2015年 11月 08日
トゥガン・ソヒエフ指揮 ベルリン・ドイツ響 (ピアノ : ユリアンナ・アヴデーエワ) 2015年11月 3日 サントリーホール
メンデルスゾーン : 序曲「フィンガルの洞窟」作品26
ベートーヴェン : ピアノ協奏曲第 3番ハ短調作品37 (ピアノ : ユリアンナ・アヴデーエワ)
ブラームス : 交響曲第 1番ハ短調作品68
ソヒエフの指揮の特徴は、なんといってもその魔術的な陶酔感にある。音そのものに色気があるとでもいうのか、オケの間から立ち昇ってくる独特の香気がなんとも柔らかく色彩鮮やかなのだ。これは、私が接したいずれの演奏でも裏切られることのなかったソヒエフ独自の音なのである。今回も、最初の「フィンガルの洞窟」がその彼の音楽性をそのまま表していて、メンデルスゾーンの持ち味にもぴったりだ。オーケストラの中から沸き起こる音が多層的に耳に入ってきて、耳の中で、この曲の表現する海のうねりが巧まずして音となって行く。実に素晴らしい。
ピアノのアヴデーエワは、2010年のショパン・コンクール優勝者。ロシア人で、1985年生まれというから、今年 30歳の若手である。日本には、コンクール優勝直後にやってきて、デュトワ指揮の N 響との共演でショパンの 1番のコンチェルトを弾いたのを私も聴いたが、派手なことを狙うのではなく繊細なピアニストというイメージである。ショパンコンクールでは、アルゲリッチ以来 45年ぶりの女性優勝者ということだが、まあそれはあまり重要なことではあるまい。

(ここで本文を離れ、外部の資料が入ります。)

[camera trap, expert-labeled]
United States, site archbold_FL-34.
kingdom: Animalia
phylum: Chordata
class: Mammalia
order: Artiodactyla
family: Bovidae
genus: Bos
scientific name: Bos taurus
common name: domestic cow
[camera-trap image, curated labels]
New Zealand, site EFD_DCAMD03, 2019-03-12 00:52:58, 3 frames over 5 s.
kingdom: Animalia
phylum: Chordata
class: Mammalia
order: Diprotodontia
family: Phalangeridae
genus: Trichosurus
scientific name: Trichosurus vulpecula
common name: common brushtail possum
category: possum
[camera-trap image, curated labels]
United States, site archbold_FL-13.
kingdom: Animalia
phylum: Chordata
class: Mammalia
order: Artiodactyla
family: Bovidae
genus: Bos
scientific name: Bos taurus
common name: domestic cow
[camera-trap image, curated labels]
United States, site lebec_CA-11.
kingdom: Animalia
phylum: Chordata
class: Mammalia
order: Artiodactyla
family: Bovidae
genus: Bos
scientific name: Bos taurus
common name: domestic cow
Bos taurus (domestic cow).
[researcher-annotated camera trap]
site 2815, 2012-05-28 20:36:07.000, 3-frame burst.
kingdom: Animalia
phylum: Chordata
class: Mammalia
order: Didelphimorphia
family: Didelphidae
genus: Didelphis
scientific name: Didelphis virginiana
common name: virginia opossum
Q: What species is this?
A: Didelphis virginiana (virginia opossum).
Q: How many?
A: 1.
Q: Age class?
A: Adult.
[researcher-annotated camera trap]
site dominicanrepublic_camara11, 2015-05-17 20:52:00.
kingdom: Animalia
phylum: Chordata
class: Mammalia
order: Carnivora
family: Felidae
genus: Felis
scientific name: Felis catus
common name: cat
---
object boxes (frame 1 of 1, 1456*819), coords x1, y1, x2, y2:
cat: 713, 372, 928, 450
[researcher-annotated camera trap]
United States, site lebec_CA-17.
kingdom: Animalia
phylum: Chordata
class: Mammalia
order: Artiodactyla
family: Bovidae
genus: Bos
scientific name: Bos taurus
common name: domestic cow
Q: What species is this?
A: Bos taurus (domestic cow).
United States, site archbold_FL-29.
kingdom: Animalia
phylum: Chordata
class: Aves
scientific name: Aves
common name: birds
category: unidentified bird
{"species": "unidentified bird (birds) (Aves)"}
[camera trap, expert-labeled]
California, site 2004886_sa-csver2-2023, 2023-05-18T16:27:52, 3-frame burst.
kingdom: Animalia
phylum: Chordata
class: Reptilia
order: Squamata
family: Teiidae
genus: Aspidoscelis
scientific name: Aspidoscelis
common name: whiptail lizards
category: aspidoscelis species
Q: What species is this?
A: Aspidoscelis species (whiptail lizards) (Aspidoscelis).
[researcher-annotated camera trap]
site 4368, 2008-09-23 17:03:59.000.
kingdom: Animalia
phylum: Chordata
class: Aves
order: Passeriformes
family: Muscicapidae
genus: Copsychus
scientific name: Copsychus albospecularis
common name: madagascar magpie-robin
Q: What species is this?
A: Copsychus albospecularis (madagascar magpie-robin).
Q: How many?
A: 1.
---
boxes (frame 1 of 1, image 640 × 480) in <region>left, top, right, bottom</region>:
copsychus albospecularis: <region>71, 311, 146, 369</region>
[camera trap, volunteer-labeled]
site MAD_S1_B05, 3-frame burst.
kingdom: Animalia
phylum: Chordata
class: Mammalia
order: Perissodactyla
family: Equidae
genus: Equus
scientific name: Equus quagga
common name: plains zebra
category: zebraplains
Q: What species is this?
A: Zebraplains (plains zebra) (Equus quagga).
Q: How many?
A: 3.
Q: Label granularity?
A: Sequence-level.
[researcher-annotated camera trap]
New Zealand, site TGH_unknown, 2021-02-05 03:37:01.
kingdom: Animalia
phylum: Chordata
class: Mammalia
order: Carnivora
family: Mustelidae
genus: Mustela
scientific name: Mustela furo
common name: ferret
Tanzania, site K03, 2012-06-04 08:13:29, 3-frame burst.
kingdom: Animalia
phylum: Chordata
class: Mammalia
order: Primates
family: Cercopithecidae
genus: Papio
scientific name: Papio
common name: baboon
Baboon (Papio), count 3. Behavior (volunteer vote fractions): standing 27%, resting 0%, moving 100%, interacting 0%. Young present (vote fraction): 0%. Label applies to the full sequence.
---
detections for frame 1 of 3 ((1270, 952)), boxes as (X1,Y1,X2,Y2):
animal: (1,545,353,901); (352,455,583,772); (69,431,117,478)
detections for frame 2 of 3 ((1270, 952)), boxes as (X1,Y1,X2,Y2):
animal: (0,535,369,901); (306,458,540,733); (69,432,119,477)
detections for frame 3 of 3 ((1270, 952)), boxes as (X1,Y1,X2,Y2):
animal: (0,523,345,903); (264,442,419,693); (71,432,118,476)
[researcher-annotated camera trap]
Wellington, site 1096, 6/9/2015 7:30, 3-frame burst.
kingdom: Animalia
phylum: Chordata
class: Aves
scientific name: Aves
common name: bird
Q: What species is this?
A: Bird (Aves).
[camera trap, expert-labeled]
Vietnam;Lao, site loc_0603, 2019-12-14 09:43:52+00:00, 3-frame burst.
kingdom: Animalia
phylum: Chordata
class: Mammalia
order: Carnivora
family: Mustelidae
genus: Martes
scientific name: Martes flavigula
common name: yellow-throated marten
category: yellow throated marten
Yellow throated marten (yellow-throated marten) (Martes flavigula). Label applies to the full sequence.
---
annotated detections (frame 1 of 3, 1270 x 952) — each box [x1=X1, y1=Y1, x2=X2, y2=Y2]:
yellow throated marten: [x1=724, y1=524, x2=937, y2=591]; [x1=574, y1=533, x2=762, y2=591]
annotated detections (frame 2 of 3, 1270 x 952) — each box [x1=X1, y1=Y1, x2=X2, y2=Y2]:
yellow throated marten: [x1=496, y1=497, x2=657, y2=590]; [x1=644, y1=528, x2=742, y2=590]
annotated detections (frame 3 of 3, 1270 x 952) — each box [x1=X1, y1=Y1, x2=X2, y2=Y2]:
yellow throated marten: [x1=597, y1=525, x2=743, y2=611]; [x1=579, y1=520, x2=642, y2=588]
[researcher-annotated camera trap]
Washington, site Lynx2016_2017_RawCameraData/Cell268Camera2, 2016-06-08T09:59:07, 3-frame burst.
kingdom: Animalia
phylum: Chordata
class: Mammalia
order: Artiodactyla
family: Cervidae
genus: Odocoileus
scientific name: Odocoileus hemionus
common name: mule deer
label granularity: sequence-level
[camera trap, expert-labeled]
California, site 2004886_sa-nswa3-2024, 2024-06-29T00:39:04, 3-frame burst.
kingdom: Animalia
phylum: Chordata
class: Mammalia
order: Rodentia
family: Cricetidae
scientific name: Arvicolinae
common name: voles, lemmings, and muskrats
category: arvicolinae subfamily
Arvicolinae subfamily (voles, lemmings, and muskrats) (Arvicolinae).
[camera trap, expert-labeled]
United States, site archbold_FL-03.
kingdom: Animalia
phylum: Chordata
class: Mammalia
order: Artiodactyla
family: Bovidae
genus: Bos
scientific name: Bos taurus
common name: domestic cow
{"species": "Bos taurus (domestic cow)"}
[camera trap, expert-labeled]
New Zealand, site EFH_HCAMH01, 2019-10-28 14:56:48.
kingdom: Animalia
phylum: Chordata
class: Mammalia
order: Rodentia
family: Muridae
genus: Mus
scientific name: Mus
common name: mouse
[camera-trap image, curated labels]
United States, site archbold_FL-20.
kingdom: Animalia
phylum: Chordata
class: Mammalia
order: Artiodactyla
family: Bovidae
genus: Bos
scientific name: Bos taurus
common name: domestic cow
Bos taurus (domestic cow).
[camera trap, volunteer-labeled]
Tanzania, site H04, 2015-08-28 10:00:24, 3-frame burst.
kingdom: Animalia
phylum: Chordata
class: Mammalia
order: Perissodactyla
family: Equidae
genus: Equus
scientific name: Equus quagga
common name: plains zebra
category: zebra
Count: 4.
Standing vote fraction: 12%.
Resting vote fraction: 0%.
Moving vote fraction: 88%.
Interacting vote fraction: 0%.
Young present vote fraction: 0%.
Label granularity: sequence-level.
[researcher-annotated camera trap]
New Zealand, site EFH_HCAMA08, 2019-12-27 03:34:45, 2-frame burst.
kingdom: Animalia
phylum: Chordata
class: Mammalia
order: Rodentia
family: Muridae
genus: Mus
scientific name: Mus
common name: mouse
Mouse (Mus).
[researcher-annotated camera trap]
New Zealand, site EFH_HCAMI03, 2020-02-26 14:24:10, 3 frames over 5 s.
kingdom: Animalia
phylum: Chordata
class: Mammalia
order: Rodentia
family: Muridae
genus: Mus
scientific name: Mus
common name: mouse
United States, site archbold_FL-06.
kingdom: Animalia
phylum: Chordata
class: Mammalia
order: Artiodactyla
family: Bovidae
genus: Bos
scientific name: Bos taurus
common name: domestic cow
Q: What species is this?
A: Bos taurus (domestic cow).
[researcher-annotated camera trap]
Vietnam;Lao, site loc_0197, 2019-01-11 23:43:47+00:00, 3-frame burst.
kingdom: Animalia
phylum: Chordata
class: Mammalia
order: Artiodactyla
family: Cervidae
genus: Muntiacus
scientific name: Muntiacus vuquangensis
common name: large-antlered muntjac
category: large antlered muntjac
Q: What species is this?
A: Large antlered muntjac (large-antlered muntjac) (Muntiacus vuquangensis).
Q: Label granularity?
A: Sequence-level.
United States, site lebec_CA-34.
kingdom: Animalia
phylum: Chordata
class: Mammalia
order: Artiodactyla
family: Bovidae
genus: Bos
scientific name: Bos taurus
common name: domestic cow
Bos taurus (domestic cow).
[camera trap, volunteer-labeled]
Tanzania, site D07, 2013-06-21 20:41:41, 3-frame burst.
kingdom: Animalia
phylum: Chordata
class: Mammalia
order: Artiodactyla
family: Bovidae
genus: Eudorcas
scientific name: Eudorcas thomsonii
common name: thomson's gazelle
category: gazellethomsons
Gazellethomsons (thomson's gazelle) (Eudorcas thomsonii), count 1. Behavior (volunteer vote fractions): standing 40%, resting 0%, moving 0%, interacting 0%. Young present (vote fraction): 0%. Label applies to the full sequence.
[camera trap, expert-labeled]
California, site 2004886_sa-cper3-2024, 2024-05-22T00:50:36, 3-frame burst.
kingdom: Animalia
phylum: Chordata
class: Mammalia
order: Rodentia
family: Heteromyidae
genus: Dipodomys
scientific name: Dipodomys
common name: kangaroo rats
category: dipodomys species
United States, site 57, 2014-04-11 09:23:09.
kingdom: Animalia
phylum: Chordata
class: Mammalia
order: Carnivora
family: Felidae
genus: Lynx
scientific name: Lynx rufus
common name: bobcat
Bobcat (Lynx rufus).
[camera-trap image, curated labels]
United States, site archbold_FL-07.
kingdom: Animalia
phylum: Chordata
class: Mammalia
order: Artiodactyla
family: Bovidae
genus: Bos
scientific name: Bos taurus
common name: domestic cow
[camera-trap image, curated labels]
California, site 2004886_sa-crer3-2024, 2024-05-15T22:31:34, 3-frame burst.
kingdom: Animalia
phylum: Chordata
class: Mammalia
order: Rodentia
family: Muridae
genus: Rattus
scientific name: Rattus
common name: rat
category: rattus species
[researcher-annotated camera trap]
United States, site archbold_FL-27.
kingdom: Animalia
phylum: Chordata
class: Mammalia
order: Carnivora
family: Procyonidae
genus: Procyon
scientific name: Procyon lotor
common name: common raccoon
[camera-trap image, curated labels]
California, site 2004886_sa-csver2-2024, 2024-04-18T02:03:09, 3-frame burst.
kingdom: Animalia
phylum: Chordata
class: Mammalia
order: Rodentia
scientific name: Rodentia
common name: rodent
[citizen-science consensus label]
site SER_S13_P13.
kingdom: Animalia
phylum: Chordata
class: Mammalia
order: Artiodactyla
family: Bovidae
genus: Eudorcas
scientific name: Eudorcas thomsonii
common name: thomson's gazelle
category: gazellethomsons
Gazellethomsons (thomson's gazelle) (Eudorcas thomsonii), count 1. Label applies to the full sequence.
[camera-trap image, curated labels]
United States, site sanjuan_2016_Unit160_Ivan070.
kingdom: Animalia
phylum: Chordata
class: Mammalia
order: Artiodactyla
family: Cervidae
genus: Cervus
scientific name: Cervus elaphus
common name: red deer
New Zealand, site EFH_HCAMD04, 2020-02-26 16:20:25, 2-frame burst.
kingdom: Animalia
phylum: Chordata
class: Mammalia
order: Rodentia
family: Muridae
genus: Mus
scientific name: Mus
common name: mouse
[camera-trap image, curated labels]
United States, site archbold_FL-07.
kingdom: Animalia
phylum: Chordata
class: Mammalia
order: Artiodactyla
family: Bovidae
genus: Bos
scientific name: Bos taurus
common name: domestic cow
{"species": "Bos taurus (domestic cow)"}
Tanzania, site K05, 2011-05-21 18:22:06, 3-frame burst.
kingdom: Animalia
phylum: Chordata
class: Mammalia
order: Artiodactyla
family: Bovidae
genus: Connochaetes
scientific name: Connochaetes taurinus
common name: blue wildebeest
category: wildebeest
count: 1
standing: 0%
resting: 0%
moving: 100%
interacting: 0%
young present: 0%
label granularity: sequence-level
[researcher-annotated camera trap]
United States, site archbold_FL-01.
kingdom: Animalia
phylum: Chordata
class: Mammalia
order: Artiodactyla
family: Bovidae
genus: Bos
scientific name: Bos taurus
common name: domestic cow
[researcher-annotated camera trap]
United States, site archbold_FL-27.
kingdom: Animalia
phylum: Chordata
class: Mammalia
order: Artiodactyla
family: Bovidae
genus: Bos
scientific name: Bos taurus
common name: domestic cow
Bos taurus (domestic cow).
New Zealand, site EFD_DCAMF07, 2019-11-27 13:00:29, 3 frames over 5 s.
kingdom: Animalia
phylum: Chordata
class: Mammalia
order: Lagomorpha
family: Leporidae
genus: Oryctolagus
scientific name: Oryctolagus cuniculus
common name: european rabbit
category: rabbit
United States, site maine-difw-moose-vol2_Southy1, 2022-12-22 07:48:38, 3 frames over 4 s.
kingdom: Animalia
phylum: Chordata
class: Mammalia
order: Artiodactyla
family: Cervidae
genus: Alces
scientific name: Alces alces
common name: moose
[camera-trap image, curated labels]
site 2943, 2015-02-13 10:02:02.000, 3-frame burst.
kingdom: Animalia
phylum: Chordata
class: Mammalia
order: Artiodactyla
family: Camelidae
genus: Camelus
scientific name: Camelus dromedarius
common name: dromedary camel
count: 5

さて、問題は後半のブラームスだ。私はここで初めて、ソヒエフの指揮に違和感を覚えた。ブラームスの 4曲のシンフォニーの中でも、この 1番は、今日のキーワード (?) で言えば最も男性的な曲。乱暴に言ってしまえば、ここで必要とされるのは魔術的な音ではなく、とにかく情熱と汗を孕んだ熱い音なのである。ソヒエフのようなアプローチでは、作曲者が 20歳から 40歳まで (ということは、若いイケメンからむさいオッサンになるまで) 苦心惨憺、新たなシンフォニーを書こうとした執念が、そのまま表れてくることがないので、なんとももどかしいのだ。第 2楽章はそれでも情緒があるのでそれなりには聴けるものの、ここでもやはり、激しい憤りや過剰な決意が裏にあればこそ、一時の沈思黙考が味わいを持つものではないだろうか。それだけブラームスの 1番は特殊な曲なのだと思う。ところで、上で「若いイケメンからむさいオッサンになるまで」と書いたが、ご参考までに、若き日と老年のブラームスの写真を掲げておく。正確にそれぞれ何歳のときの肖像なのかは分からず、若干誇張気味になってしまうかもしれないが、でも私の解釈では、この作曲家の本質 (クララ・シューマンへの恋も含め) を考える上で、「老い」という要素は重要であるので、このような比較も少しは意味があるのでは。
この右手が魔術を引き出すのであるが、誰かがこれにチョキで対応しても、間違ってもグーで返すようなことをせず、頑張ってパーを出し続けて欲しい。